Within the records below, find the line with "Claudio Bravo of" and the line with "Milk and bread", then reproduce exactly those two lines and all lines between them, without any picture.

Record extracts:
* * *

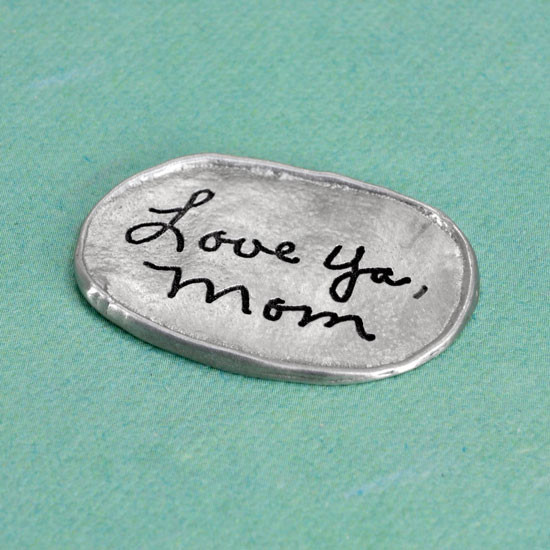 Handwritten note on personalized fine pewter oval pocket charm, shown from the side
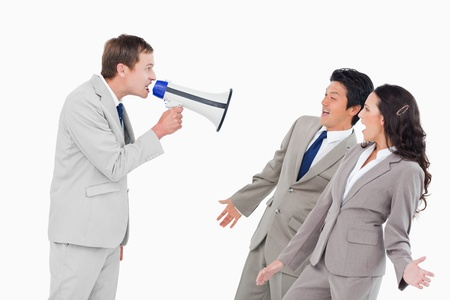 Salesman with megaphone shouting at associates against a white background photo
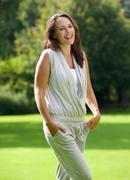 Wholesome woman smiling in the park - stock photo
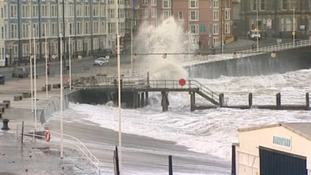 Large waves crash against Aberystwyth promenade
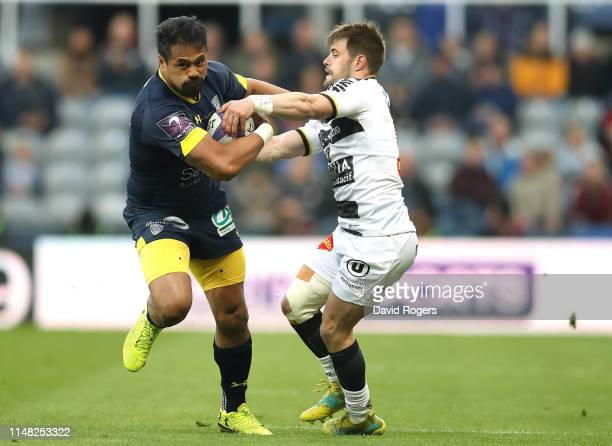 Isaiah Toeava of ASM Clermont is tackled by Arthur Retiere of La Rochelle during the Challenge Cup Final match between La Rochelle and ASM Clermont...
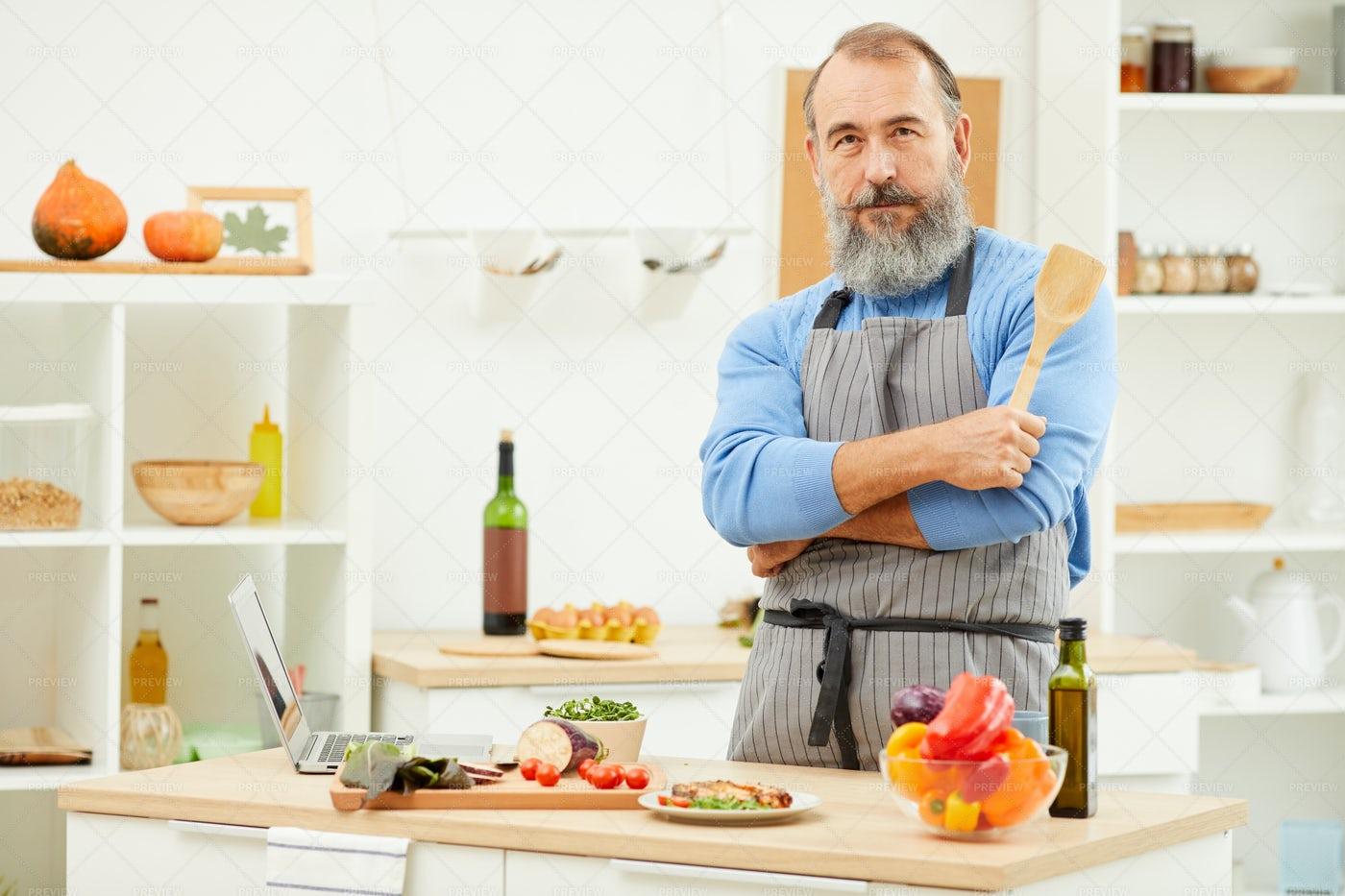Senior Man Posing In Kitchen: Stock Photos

* * *

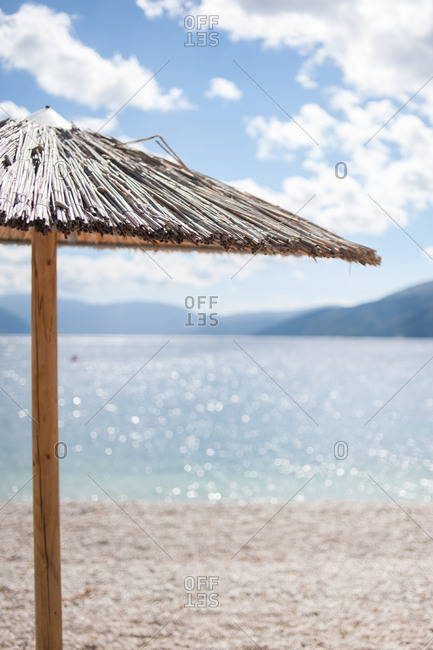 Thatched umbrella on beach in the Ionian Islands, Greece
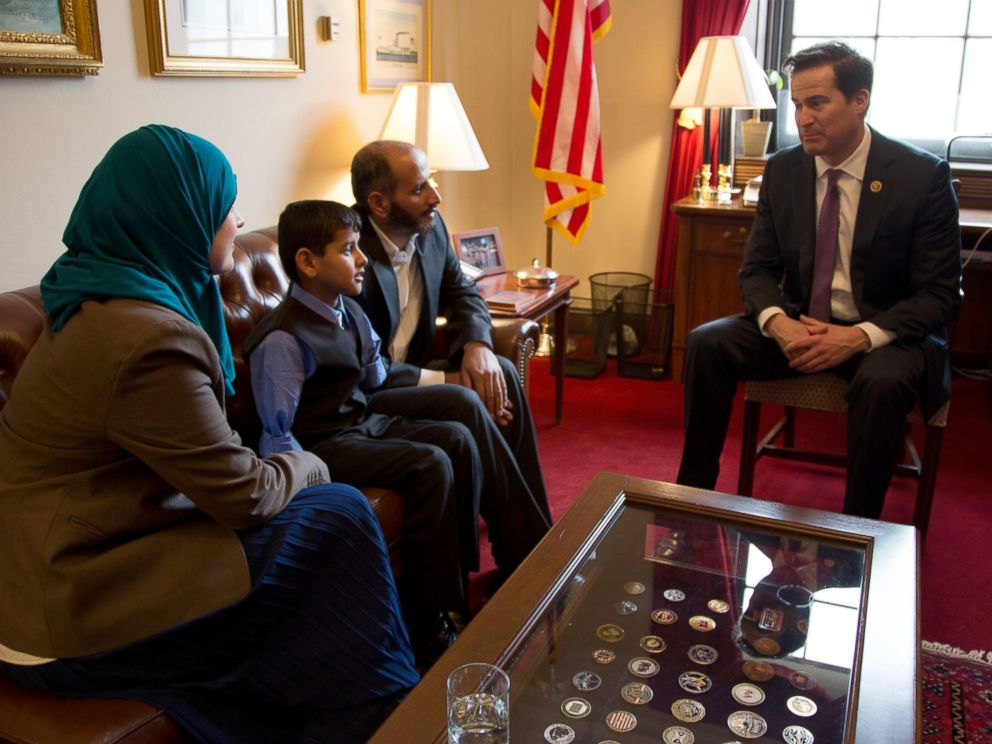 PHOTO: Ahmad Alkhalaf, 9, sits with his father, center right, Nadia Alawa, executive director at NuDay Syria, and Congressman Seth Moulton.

* * *

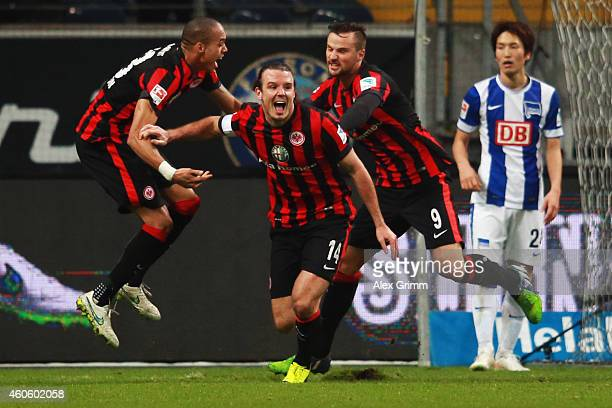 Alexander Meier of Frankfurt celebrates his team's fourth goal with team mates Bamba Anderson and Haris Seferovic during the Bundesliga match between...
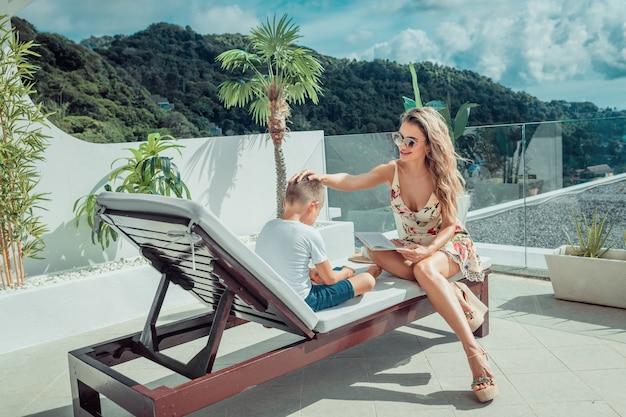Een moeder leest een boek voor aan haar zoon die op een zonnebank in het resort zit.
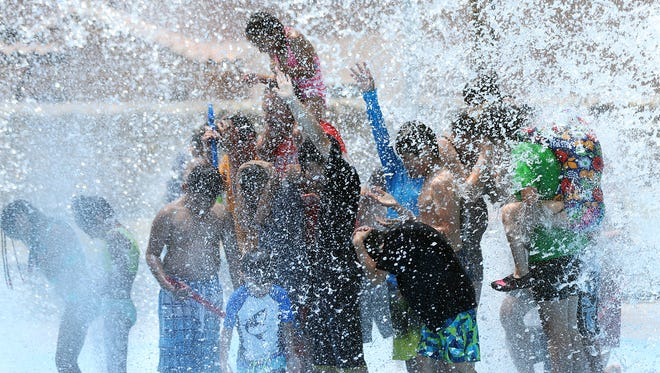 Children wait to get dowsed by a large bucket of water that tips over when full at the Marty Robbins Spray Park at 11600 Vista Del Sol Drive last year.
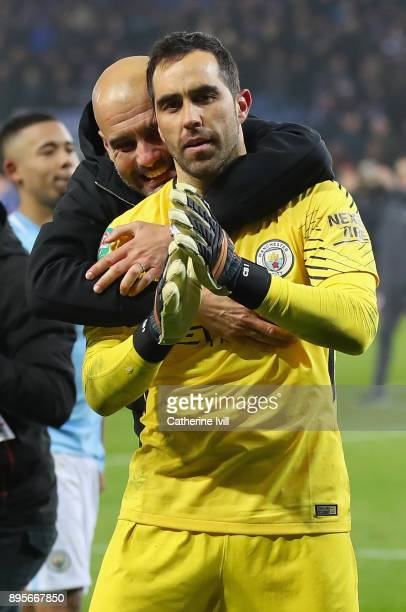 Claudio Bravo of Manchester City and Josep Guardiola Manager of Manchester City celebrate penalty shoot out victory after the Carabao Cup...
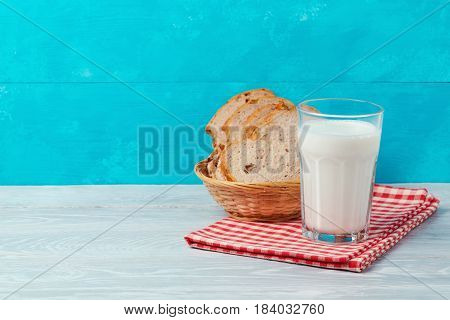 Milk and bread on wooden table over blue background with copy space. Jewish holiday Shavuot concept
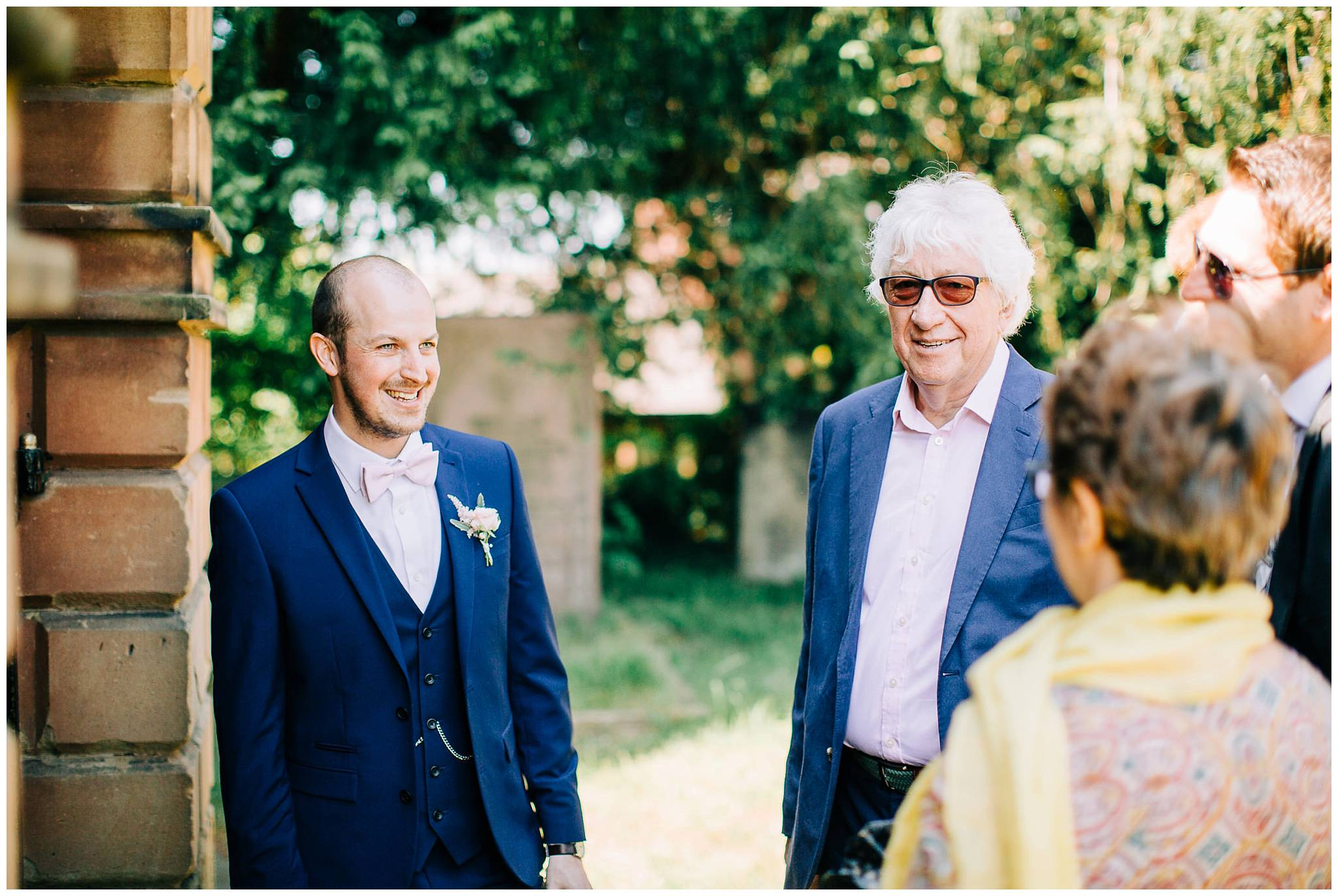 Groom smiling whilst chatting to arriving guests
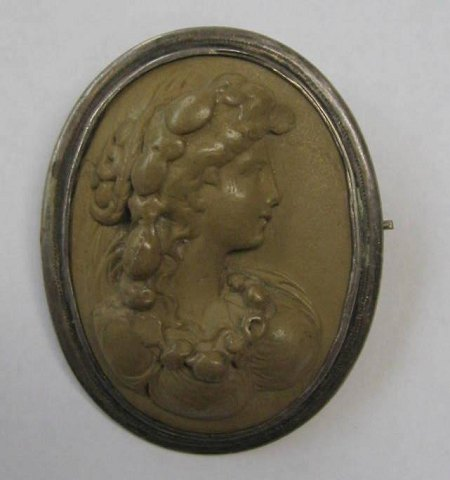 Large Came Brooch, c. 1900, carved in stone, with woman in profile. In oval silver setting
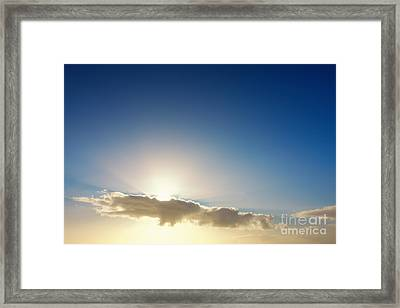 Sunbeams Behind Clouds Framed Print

* * *

Result of the task:
 Claudio Bravo of Manchester City and Josep Guardiola Manager of Manchester City celebrate penalty shoot out victory after the Carabao Cup...
 Milk and bread on wooden table over blue background with copy space. Jewish holiday Shavuot concept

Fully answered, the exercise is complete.